A single number is required: the count of lines in the following entries that include the word "trap".

>>>

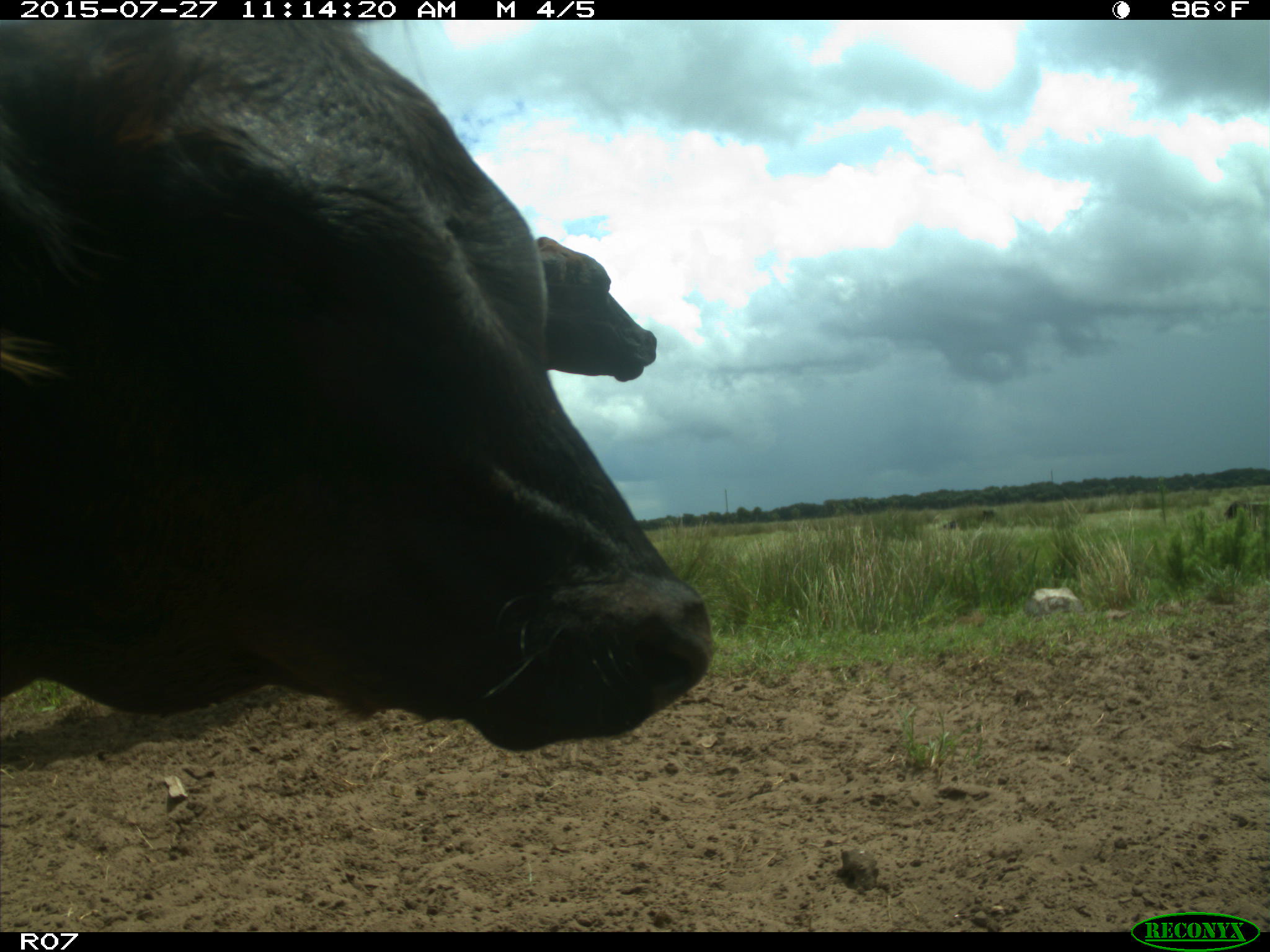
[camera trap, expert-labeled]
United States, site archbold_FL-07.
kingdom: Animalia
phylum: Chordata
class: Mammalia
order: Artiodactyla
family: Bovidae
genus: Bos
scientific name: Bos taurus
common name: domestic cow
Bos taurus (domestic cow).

<<<
>>>

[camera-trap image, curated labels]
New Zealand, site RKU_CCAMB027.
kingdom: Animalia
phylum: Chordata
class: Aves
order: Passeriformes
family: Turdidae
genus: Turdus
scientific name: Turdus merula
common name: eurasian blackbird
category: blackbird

<<<

Task answer: 2